What is expected: Locate every line below that contains the word "iron", and copy each of those lines in full.

[Dataset rows]

++++++++

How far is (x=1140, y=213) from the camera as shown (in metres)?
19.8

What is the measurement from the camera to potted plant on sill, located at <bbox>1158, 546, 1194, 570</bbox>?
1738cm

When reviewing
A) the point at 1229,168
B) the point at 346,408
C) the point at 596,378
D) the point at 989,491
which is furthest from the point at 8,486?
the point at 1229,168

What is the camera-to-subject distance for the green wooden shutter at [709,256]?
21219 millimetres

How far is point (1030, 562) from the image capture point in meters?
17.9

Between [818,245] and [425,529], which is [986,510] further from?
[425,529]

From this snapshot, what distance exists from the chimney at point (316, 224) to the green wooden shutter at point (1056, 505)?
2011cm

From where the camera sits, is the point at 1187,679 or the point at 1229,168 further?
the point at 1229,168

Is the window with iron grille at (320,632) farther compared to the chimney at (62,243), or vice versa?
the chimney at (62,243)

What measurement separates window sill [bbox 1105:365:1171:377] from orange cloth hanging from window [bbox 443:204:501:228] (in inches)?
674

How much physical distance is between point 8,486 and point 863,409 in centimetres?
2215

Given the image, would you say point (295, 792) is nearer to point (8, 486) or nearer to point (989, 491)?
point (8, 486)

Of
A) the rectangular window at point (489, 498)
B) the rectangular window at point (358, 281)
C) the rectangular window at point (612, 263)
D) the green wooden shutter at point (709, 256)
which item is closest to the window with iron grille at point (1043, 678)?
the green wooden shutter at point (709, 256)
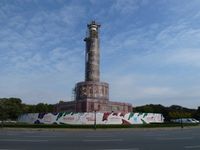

++++++++

Solution below:
Is the window with iron grille at (320,632) farther compared to the chimney at (62,243), or vice versa?
which item is closest to the window with iron grille at point (1043, 678)?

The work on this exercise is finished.